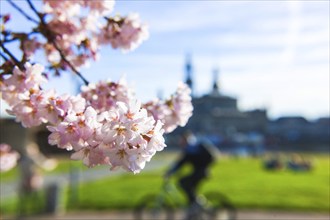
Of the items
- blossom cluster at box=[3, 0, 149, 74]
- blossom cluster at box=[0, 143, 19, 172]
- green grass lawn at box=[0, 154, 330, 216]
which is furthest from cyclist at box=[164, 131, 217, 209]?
blossom cluster at box=[3, 0, 149, 74]

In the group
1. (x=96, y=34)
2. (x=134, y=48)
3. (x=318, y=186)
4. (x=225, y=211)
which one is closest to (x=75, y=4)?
(x=96, y=34)

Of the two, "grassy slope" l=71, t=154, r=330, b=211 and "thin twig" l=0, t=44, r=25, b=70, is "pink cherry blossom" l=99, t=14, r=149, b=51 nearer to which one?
"thin twig" l=0, t=44, r=25, b=70

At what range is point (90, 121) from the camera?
6.66 ft

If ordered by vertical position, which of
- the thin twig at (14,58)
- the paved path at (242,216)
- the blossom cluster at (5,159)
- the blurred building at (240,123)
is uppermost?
the blurred building at (240,123)

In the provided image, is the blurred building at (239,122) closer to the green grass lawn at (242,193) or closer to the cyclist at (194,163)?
the green grass lawn at (242,193)

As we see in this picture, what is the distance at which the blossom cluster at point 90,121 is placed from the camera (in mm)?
1914

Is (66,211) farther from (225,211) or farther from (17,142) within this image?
(17,142)

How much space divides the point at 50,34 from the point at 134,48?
55 cm

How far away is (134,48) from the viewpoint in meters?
3.41

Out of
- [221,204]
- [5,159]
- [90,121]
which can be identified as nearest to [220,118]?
[221,204]

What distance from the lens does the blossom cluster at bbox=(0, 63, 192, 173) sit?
1.91 m

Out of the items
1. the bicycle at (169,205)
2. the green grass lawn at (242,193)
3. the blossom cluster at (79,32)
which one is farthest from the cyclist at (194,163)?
the blossom cluster at (79,32)

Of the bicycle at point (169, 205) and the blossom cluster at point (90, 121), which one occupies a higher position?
the blossom cluster at point (90, 121)

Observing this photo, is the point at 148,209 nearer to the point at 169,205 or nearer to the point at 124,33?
the point at 169,205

=-=-=-=-=

■ Task instructions ■
Repeat word for word the lines running from the line containing "In the provided" to the end of the entries above, inclusive.

■ Output below ■
In the provided image, is the blurred building at (239,122) closer to the green grass lawn at (242,193) or closer to the cyclist at (194,163)?
the green grass lawn at (242,193)

As we see in this picture, what is the distance at which the blossom cluster at point 90,121 is placed from the camera (in mm)?
1914

Is (66,211) farther from (225,211) or farther from (17,142) within this image?
(17,142)

How much space divides the point at 50,34 from the point at 134,48?
55 cm

How far away is (134,48) from the viewpoint in meters?
3.41

Out of
- [221,204]
- [5,159]
- [90,121]
which can be identified as nearest to [220,118]?
[221,204]

What distance from the lens does the blossom cluster at bbox=(0, 63, 192, 173) sit?
1.91 m

Out of the items
1. the bicycle at (169,205)
2. the green grass lawn at (242,193)
3. the blossom cluster at (79,32)
which one is farthest from the cyclist at (194,163)?
the blossom cluster at (79,32)

Of the bicycle at point (169, 205) and the blossom cluster at point (90, 121), which one occupies a higher position?
the blossom cluster at point (90, 121)

Observing this photo, is the point at 148,209 nearer to the point at 169,205 or nearer to the point at 124,33?
the point at 169,205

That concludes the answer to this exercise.